Hello members. This is my 1st post to the forum. I just bought a 67 gto on June 12, 2011 and I've been reading the forum almost nonstop since. Talk about a great group of folks and with lots of knowledge to share.
I got the GTO knowing it needs an engine rebuild. Here is my chance to request the cam of my choice. However I know very little about cam specs and performance.
Here's what it has and how I plan to drive. 1967 400 cu. in. H.O. Original block, heads, complete carb to oil pan. Was bored 030 over. Had valve job done with hardened exhaust valve seats per the previous owner. He disassembled the motor because as I understood he said the "crank was migrating". It is an auto on the column TH400, it has a posi 3.55 rear and 15 x 60 tires, A/C. I like to cruise the freeways and highways and would like a little get up and go at the stop lights, like to know the power is there. I know the gears are not the best for the highway but they are an excellent choice for something in between for street and highway. I dont want a lopey cam sound but more importantly a fuel efficient cam that has a better grind geometry than the original Melling and will be lowering the compression from the original 10.75: 1, to something that can run on unleaded regular or midgrade.
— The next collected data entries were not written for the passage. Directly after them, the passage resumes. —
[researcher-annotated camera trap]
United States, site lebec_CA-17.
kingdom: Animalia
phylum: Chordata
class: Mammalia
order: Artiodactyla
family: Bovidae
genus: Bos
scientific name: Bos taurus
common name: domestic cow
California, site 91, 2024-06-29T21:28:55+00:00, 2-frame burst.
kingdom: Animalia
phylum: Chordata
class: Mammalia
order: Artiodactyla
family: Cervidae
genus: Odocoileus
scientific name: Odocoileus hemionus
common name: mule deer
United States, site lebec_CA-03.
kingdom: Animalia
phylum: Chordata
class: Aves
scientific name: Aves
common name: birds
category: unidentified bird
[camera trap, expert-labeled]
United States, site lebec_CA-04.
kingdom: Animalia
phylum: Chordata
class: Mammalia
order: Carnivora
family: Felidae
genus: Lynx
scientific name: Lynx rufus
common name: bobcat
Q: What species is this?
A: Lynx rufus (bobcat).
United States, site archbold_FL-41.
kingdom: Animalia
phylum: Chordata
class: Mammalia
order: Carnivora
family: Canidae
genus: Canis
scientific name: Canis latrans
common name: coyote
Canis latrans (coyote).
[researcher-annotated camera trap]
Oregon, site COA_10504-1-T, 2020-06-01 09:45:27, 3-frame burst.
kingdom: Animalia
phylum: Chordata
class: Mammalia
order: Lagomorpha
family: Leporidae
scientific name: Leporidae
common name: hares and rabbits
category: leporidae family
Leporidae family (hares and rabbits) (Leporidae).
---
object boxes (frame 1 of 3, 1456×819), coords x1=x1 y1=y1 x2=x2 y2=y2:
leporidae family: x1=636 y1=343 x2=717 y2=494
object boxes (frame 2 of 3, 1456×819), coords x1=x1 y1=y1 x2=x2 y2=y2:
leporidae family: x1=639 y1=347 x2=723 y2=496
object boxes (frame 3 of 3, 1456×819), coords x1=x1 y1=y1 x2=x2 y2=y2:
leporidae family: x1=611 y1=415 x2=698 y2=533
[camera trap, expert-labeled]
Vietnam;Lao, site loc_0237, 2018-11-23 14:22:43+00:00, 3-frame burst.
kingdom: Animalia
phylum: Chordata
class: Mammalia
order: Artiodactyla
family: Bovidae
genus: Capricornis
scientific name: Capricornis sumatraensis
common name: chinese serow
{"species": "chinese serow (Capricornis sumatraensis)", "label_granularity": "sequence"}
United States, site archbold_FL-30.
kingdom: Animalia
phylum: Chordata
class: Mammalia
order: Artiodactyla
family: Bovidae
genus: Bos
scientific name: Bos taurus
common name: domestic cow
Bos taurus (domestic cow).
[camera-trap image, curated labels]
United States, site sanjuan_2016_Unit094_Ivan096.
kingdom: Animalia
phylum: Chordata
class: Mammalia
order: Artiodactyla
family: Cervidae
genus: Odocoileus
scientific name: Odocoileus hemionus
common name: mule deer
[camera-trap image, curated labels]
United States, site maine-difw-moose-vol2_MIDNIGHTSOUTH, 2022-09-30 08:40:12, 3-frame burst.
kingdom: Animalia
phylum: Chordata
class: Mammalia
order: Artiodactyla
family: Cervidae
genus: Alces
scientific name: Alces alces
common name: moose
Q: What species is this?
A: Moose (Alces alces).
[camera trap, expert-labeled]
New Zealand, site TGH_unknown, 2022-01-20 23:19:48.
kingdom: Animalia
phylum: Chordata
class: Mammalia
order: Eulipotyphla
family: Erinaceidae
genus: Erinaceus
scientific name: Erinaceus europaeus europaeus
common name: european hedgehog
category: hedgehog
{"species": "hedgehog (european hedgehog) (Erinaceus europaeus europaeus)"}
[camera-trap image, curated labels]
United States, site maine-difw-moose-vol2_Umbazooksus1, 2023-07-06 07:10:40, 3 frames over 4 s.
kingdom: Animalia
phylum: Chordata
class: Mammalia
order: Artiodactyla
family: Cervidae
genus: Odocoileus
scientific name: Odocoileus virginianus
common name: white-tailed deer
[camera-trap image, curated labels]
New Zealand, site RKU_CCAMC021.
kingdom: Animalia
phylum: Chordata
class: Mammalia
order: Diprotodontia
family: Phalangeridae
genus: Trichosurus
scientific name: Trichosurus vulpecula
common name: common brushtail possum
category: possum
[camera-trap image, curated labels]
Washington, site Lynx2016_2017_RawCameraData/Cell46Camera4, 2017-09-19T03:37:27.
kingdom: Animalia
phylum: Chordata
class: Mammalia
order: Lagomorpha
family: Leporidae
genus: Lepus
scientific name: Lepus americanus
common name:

P- body did recommend in an earlier post to run the XE262H cam. Anybody care to comment and any opinions will be read with great enthusiasm. Thanks ahead for your comments.


----------



## BearGFR (Aug 25, 2008)

For how you're planning to enjoy the car and how it's geared, that recommendation sounds pretty good to me. In a 400 it's going to have good manners.

Bear


----------



## my67goat (Jun 9, 2011)

Anybody else have experience using this cam XE262H.
Thanks


----------